Question

A tank of uniform cross-section 'A', open at the top contains two immiscible, incompressible, non-viscous ideal liquids P and Q of densities D and 2D respectively to height H each as shown. Atmospheric pressure is $P_0$. A pit exists near the base of the tank with its vertical walls indicated. AT time t = 0, a hole of area a (<<A) is punched in the vertical wall at a height h (<H) so the efflux falls at B. (a) Calculate the height h (b) Find the total mass of the liquid that falls on the pit. (c) Calculate the time for which the liquid Q falls on the pit (d) the time for which the liquid P falls on the pit.

Answer 1

(a) The height $h$ is $\frac{H}{2}$. (b) The total mass of the liquid that falls on the pit is $ADH \left(\frac{4-\sqrt{5}}{2}\right)$. (c) The time for which the liquid Q falls on the pit is $\frac{A}{a} \sqrt{\frac{H}{2g}} \left(2 - \sqrt{\frac{1+\sqrt{5}}{2}}\right)$. (d) The time for which the liquid P falls on the pit is $\frac{A}{a} \sqrt{\frac{H}{g}} (\sqrt{2}-1)$.

Answer 2

(a) Torricelli's law and projectile motion equations are used to find the efflux velocity and range. Equating the given range $\sqrt{2}H$ to the calculated range leads to a quadratic equation for $h$, yielding $h=H/2$.
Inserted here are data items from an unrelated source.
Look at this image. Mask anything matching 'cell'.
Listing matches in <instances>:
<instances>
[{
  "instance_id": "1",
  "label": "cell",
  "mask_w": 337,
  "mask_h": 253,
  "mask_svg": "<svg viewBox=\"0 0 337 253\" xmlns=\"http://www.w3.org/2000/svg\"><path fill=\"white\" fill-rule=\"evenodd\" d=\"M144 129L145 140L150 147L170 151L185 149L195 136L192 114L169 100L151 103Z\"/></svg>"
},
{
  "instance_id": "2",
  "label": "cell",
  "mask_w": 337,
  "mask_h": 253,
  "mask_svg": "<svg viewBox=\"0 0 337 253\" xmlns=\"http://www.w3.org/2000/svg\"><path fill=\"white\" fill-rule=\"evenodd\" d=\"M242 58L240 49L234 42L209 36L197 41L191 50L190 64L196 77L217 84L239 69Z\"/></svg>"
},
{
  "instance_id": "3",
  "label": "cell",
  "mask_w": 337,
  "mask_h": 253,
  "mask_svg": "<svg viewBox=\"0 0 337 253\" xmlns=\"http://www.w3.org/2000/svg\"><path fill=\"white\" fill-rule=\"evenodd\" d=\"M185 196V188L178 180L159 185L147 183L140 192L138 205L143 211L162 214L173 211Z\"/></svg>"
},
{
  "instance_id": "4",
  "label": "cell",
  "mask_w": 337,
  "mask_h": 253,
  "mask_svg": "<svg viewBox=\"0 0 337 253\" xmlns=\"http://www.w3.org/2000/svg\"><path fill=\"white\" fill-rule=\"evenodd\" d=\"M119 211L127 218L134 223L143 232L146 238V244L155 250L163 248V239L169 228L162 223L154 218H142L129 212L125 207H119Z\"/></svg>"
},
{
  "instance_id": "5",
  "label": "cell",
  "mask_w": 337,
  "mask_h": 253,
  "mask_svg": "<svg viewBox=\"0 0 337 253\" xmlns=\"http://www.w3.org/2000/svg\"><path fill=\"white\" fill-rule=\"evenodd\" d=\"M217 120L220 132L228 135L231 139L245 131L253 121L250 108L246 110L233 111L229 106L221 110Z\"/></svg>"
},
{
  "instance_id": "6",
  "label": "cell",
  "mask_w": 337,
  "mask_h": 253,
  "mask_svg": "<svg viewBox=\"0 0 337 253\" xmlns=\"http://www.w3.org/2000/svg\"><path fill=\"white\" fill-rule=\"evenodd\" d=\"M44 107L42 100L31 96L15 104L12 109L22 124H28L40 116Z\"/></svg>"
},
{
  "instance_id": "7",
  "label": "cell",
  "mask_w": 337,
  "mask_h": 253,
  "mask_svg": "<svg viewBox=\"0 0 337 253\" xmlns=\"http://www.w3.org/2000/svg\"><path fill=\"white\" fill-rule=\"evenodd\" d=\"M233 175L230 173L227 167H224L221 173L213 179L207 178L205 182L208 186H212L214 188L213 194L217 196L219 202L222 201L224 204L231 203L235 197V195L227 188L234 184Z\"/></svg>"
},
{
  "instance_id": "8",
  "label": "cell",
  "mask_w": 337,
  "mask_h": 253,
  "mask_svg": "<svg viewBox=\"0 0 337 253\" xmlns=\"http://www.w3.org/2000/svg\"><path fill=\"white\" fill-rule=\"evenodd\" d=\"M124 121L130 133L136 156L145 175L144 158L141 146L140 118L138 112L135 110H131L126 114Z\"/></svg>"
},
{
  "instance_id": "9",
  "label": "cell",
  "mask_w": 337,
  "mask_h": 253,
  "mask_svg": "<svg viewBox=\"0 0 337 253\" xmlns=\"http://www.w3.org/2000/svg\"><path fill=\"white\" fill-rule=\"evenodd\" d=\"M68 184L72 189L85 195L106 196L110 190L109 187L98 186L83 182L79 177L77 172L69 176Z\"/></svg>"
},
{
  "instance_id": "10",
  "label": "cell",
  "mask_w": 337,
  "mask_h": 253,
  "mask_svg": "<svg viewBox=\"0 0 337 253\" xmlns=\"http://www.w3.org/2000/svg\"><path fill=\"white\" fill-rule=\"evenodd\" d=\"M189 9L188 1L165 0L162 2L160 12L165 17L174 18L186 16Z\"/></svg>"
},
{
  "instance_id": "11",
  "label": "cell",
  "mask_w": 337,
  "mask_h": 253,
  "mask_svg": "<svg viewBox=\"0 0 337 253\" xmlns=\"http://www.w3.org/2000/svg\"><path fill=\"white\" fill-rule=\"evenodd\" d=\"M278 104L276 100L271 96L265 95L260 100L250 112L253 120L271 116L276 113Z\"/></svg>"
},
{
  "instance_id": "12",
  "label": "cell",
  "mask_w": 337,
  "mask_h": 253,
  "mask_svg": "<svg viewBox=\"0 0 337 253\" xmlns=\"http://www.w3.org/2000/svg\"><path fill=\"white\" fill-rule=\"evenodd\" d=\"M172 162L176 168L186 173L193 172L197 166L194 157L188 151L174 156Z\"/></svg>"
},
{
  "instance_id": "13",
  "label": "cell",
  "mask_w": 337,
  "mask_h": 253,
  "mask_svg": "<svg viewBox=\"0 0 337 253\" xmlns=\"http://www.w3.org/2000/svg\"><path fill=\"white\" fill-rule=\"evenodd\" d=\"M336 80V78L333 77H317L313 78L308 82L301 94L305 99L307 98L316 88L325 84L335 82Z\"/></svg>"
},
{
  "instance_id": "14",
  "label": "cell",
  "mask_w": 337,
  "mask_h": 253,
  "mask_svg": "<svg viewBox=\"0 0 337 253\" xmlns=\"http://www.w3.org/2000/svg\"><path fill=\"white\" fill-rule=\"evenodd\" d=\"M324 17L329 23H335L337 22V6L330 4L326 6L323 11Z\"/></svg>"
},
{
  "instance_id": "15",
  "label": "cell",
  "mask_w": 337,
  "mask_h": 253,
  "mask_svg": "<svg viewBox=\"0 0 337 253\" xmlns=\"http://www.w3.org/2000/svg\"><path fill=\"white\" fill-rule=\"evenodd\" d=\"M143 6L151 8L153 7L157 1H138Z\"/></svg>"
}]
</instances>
(b) The condition for the liquid to fall on the pit is analyzed by comparing the range with the pit's location. The mass is calculated by integrating the density over the volume of liquid that falls within the pit's horizontal limits, considering both liquid Q and P.

(c) The time for liquid Q to fall on the pit is found by integrating the rate of volume flow, considering the velocity change as the liquid level drops from $H$ to $\frac{1+\sqrt{5}}{4}H$.

(d) Similarly, the time for liquid P to fall on the pit is calculated by integrating the flow rate as its level drops from $2H$ to $3H/2$.